Items listed in a dataset:
● ● ● ● ●

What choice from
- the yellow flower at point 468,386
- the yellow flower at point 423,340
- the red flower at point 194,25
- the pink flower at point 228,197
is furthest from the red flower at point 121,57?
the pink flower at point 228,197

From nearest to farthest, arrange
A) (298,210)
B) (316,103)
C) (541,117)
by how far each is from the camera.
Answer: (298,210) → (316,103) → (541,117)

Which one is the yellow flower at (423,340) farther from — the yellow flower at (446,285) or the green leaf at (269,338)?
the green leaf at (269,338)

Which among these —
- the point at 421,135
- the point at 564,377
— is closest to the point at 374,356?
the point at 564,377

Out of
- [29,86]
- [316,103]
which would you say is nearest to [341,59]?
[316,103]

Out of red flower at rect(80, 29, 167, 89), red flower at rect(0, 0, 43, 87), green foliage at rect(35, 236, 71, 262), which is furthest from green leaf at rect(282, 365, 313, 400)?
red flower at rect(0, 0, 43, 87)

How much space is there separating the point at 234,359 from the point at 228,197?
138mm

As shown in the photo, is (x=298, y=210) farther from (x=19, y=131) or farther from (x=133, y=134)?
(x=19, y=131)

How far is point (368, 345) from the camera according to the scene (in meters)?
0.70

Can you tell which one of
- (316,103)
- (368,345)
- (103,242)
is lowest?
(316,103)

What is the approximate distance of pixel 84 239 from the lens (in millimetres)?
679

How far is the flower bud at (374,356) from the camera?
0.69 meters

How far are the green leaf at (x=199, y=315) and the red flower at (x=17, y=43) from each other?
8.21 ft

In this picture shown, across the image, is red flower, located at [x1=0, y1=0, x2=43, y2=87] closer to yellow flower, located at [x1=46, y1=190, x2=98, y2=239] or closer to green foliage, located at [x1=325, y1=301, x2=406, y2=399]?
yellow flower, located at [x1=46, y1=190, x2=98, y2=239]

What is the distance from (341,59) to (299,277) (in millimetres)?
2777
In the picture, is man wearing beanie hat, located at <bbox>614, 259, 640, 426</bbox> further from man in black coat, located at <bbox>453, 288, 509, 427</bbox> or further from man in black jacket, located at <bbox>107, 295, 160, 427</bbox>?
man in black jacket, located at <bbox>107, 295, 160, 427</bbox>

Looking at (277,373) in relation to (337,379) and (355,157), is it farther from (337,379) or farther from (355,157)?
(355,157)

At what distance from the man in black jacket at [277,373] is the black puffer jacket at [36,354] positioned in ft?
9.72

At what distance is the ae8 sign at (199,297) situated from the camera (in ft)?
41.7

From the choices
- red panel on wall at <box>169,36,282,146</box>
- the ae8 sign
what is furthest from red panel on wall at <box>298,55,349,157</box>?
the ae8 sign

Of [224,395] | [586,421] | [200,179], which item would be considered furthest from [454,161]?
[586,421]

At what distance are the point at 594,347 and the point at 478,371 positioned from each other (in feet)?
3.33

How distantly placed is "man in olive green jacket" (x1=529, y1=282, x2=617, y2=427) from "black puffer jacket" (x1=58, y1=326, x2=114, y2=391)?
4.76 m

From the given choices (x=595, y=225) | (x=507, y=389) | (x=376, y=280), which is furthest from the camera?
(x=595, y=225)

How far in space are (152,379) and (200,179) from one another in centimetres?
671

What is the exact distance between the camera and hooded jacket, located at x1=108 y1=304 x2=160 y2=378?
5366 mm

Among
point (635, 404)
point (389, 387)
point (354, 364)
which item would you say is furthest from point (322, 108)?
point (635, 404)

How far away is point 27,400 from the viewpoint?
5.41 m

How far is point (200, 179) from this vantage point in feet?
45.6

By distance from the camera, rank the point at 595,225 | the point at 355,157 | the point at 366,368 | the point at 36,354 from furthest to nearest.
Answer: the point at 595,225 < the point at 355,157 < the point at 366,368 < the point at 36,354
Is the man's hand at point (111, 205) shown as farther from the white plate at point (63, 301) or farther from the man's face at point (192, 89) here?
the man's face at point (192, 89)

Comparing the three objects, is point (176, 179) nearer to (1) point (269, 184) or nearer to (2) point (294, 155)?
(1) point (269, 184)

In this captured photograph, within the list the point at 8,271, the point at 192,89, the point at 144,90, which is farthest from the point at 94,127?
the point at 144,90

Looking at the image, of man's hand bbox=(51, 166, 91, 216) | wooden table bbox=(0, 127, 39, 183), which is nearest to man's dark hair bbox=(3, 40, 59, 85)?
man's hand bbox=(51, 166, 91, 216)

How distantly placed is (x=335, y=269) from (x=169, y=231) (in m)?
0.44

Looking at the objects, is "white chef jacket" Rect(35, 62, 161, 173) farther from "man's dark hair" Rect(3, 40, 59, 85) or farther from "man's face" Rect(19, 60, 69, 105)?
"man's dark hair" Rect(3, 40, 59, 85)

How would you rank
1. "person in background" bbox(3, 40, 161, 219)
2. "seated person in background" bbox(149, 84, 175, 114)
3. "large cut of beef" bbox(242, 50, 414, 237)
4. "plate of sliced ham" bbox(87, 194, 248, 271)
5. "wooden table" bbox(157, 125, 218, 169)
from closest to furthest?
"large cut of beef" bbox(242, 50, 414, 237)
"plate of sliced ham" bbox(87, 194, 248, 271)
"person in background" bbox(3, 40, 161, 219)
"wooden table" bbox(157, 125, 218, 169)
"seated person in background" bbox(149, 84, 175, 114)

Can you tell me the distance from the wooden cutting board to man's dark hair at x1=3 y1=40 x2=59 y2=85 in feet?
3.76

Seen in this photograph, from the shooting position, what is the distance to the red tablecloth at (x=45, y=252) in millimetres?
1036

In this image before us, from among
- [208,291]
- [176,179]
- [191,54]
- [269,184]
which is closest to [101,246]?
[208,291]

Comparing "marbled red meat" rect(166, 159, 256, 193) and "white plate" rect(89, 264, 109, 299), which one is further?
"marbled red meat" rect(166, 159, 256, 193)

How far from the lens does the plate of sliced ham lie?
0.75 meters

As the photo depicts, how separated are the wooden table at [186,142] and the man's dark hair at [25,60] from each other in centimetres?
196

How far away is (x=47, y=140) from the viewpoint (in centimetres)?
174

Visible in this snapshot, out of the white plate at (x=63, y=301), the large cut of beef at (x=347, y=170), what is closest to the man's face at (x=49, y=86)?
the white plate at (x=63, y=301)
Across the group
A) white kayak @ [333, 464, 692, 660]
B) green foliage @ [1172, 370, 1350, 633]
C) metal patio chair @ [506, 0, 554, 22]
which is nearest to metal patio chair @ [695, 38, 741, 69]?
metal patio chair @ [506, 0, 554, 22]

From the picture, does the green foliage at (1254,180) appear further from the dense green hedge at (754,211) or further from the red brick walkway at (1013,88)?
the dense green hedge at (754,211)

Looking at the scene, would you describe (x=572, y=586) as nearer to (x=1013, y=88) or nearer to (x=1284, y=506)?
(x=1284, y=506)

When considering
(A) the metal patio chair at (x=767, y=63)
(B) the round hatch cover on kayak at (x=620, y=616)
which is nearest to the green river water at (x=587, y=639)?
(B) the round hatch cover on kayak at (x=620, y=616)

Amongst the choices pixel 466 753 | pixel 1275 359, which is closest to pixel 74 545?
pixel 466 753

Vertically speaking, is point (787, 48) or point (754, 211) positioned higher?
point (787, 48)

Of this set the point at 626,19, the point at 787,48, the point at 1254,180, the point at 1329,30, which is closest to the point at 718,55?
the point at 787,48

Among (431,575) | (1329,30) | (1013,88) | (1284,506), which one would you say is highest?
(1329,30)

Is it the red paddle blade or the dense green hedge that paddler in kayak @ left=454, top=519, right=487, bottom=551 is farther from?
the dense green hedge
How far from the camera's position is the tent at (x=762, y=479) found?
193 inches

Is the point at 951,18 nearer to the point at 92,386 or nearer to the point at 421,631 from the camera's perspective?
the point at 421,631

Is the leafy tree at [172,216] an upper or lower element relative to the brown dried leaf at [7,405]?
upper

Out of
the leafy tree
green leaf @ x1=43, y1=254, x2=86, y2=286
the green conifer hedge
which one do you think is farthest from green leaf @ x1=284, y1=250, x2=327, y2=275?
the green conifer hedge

● ● ● ● ●

▸ **What is needed**
Print the line containing "Amongst the choices" and every line after it to the end of the records above, exactly as written, and nothing else.

▸ **The answer**
Amongst the choices pixel 466 753 | pixel 1275 359, which is closest to pixel 74 545?
pixel 466 753

Vertically speaking, is point (787, 48) or point (754, 211) positioned higher?
point (787, 48)

Of this set the point at 626,19, the point at 787,48, the point at 1254,180, the point at 1329,30, which is closest to the point at 718,55?
the point at 787,48

Among (431,575) | (1329,30) | (1013,88) | (1284,506), which one would you say is highest?
(1329,30)

Is it the red paddle blade or the dense green hedge that paddler in kayak @ left=454, top=519, right=487, bottom=551 is farther from?
the dense green hedge
How far from the camera's position is the tent at (x=762, y=479) found?
193 inches

Is the point at 951,18 nearer to the point at 92,386 or nearer to the point at 421,631 from the camera's perspective?
the point at 421,631

Is the leafy tree at [172,216] an upper or lower element relative to the brown dried leaf at [7,405]?
upper

Out of
the leafy tree
green leaf @ x1=43, y1=254, x2=86, y2=286
the green conifer hedge
which one do you think is farthest from green leaf @ x1=284, y1=250, x2=327, y2=275?
the green conifer hedge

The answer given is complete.